“The Plutonomy is here, is going to get stronger, its membership swelling. Toys for the wealthy have pricing power, and staying power.”
-Ajay Kapur, global strategist at Citigroup
Today is the 8th anniversary of a fascinating set of observations via Robert Frank in the Wall Street Journal on income inequality.
8 years ago, long before most of us even heard of a French academic named Piketty (notably before Murdoch’s acquisition of Dow Jones) came along this gem:
It’s well known that the rich have an outsized influence on the economy.
The nation’s top 1% of households own more than half the nation’s stocks, according to the Federal Reserve. They also control more than $16 trillion in wealth — more than the bottom 90%.
Yet a new body of research from Citigroup suggests that the rich have other, more-surprising impacts on the economy.
Ajay Kapur, global strategist at Citigroup, and his research team came up with the term “Plutonomy” in 2005 to describe a country that is defined by massive income and wealth inequality. According to their definition, the U.S. is a Plutonomy, along with the U.K., Canada and Australia.
In a series of research notes over the past year, Kapur and his team explained that Plutonomies have three basic characteristics.
1. They are all created by “disruptive technology-driven productivity gains, creative financial innovation, capitalist friendly cooperative governments, immigrants…the rule of law and patenting inventions. Often these wealth waves involve great complexity exploited best by the rich and educated of the time.”
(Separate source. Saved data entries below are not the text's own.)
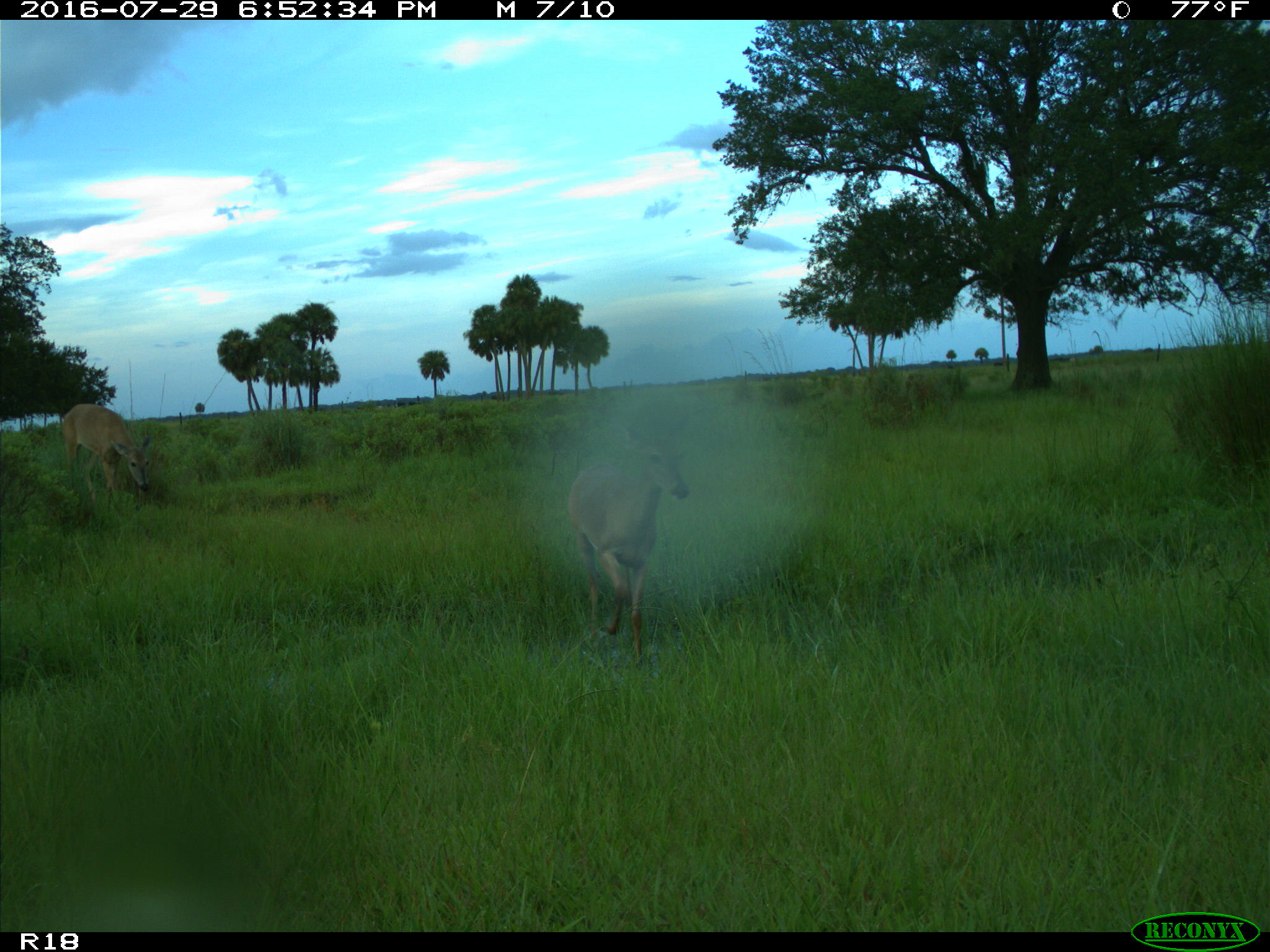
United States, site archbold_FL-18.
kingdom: Animalia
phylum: Chordata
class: Mammalia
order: Artiodactyla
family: Cervidae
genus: Odocoileus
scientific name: Odocoileus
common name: deer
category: unidentified deer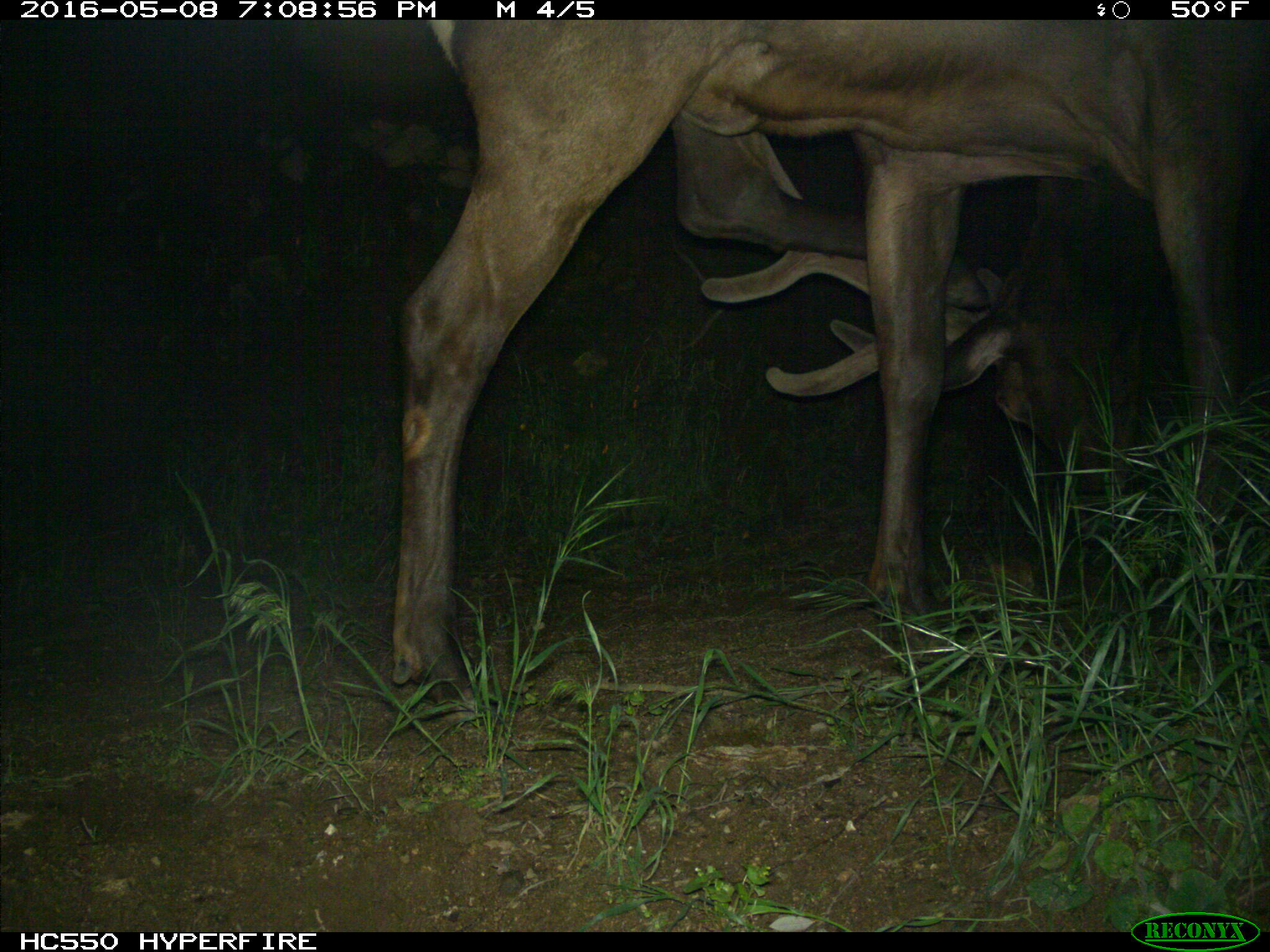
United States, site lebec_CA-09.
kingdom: Animalia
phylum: Chordata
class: Mammalia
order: Artiodactyla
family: Cervidae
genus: Cervus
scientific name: Cervus canadensis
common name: elk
Cervus canadensis (elk).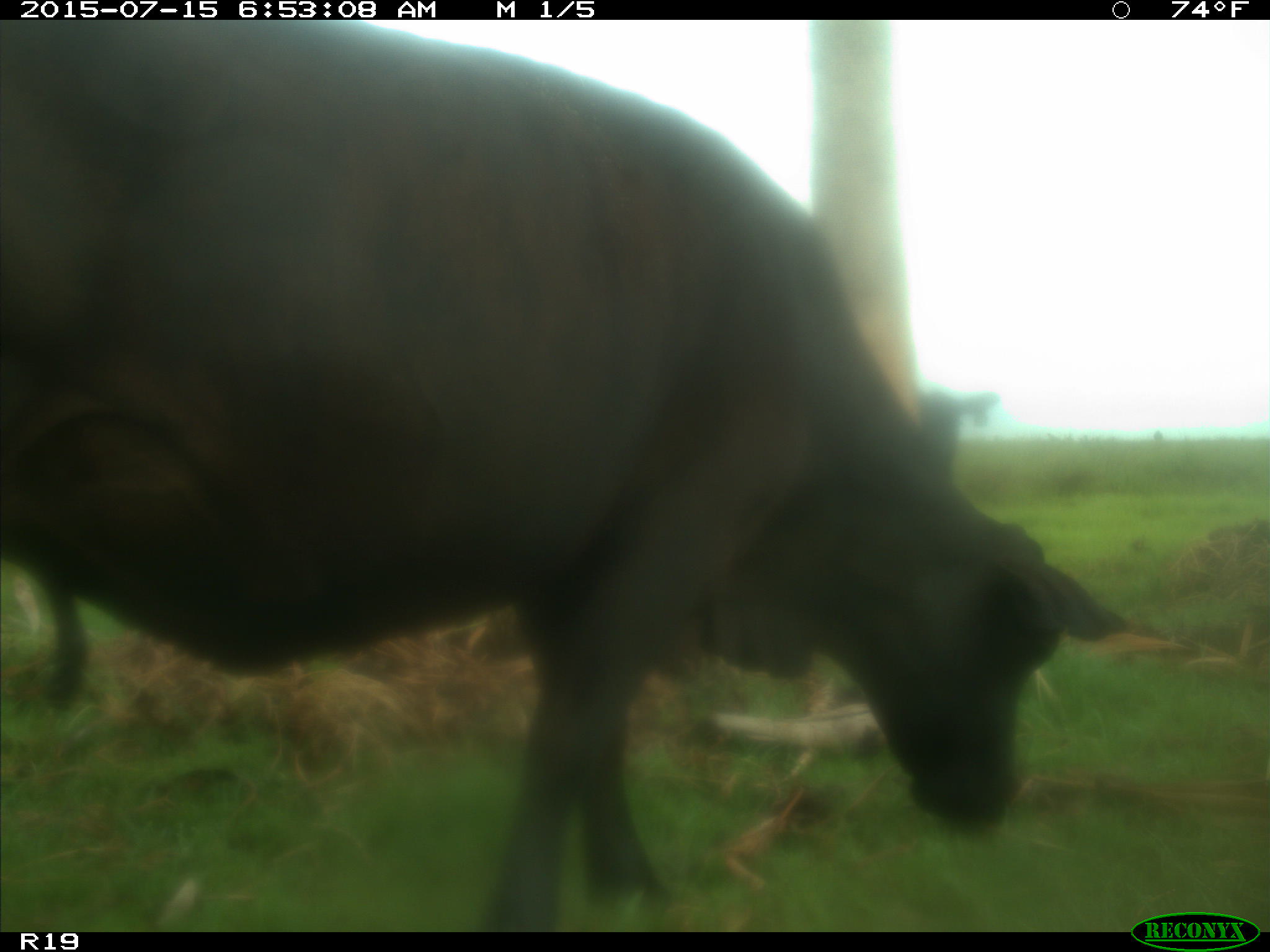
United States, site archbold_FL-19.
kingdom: Animalia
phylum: Chordata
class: Mammalia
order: Artiodactyla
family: Bovidae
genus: Bos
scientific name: Bos taurus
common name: domestic cow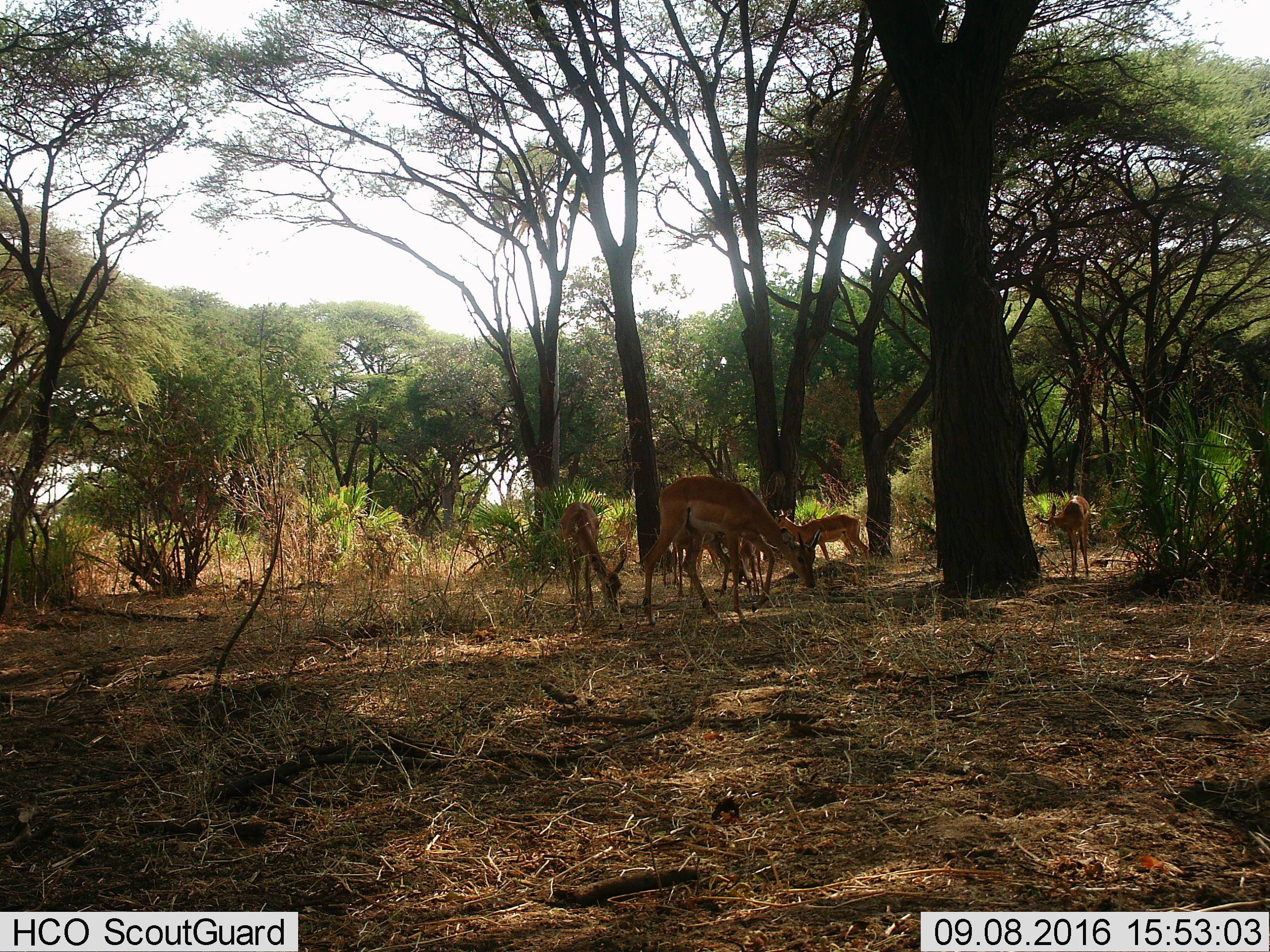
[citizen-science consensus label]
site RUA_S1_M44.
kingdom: Animalia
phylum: Chordata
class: Mammalia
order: Artiodactyla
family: Bovidae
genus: Aepyceros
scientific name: Aepyceros melampus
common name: impala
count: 6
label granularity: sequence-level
2. There is no “average” consumer in Plutonomies. There is only the rich “and everyone else.” The rich account for a disproportionate chunk of the economy, while the non-rich account for “surprisingly small bites of the national pie.” Kapur estimates that in 2005, the richest 20% may have been responsible for 60% of total spending.
3. Plutonomies are likely to grow in the future, fed by capitalist-friendly governments, more technology-driven productivity and globalization.
Fascinating stuff . . . well worth rereading the full piece.